===== Extract =====

Ross Case
- Country (sports): Australia
- Residence: Toowoomba, Queensland, Australia
- Born: 1 November 1951 (age 74) Toowoomba, Queensland, Australia
- Turned pro: 1969 (amateur from 1968)
- Retired: 1983
- Plays: Right-handed (1-handed backhand)

Singles
- Career record: 255–247
- Career titles: 5
- Highest ranking: No. 14 (25 April 1976)

Grand Slam singles results
- Australian Open: SF (1974)
- French Open: 3R (1979)
- Wimbledon: 4R (1971)
- US Open: 4R (1973)

Doubles
- Career record: 356–241
- Career titles: 20
- Highest ranking: No. 15 (1 March 1976)

Grand Slam doubles results
- Australian Open: W (1974)

===== Extracted entries =====

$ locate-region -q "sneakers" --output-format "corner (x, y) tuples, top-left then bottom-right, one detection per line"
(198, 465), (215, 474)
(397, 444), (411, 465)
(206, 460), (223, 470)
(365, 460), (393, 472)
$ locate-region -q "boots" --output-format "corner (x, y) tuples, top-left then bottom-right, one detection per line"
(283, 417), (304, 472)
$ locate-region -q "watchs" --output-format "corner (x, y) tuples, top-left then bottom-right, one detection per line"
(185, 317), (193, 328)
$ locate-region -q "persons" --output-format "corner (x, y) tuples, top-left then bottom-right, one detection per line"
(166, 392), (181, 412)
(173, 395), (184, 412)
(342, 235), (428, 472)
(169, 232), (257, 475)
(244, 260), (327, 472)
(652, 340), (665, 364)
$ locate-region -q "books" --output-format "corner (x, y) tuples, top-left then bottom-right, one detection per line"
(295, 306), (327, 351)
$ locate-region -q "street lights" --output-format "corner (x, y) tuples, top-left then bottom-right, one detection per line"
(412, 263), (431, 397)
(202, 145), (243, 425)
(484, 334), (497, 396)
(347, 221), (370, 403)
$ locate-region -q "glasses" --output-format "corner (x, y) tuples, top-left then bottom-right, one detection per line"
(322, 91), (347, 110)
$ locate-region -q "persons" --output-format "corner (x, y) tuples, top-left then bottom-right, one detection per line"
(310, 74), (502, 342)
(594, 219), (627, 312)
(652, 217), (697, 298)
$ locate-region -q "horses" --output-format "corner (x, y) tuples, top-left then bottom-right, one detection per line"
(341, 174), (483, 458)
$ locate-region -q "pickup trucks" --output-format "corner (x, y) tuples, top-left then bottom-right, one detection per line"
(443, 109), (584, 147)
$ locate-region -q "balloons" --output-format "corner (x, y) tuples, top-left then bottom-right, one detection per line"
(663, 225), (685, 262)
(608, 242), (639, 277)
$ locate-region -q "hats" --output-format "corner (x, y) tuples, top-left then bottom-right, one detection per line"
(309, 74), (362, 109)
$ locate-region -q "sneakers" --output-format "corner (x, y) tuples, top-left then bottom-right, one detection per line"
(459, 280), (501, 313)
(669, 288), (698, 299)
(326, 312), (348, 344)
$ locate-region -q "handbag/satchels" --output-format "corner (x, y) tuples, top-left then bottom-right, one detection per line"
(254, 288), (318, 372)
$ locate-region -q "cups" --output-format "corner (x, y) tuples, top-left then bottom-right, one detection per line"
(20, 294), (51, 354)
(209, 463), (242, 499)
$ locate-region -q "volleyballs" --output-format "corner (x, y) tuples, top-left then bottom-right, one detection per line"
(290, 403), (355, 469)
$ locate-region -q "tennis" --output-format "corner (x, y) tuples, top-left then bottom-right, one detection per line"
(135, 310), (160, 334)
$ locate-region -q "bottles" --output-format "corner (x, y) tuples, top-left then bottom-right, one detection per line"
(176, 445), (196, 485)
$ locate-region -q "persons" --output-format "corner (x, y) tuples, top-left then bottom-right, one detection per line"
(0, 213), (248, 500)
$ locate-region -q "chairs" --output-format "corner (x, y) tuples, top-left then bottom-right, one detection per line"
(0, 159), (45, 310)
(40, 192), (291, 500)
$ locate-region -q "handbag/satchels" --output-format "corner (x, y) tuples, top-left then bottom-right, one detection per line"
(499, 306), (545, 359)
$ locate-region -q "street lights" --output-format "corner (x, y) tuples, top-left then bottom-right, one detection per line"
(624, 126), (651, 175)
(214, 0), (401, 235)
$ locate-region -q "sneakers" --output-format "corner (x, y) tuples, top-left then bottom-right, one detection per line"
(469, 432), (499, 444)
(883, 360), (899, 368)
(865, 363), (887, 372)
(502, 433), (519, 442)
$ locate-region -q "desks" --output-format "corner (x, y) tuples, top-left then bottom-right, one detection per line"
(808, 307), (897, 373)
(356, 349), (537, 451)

=====

Study questions:
**a.** In the Ross Case profile, what was his highest singles ranking, and on what date did he reach it?
**b.** Please continue the Ross Case profile from its last line.

Responses for each task:
**a.** No. 14, on 25 April 1976.

**b.**
- French Open: F (1979)
- Wimbledon: W (1977)
- US Open: QF (1974)

= Ross Case =

Australian former tennis player (born 1951)

Ross Case (born 1 November 1951) is an Australian former tennis player. His career-high singles ranking was world No. 14. During his career he won 5 singles and 20 doubles titles.

With Geoff Masters, he won two Grand Slam doubles titles: in 1974 at the Australian Open and in 1977 at Wimbledon. He was also runner-up in 1976 at Wimbledon. He played in the Australian Davis Cup team in 1971, 1972, 1976, 1978, and 1979.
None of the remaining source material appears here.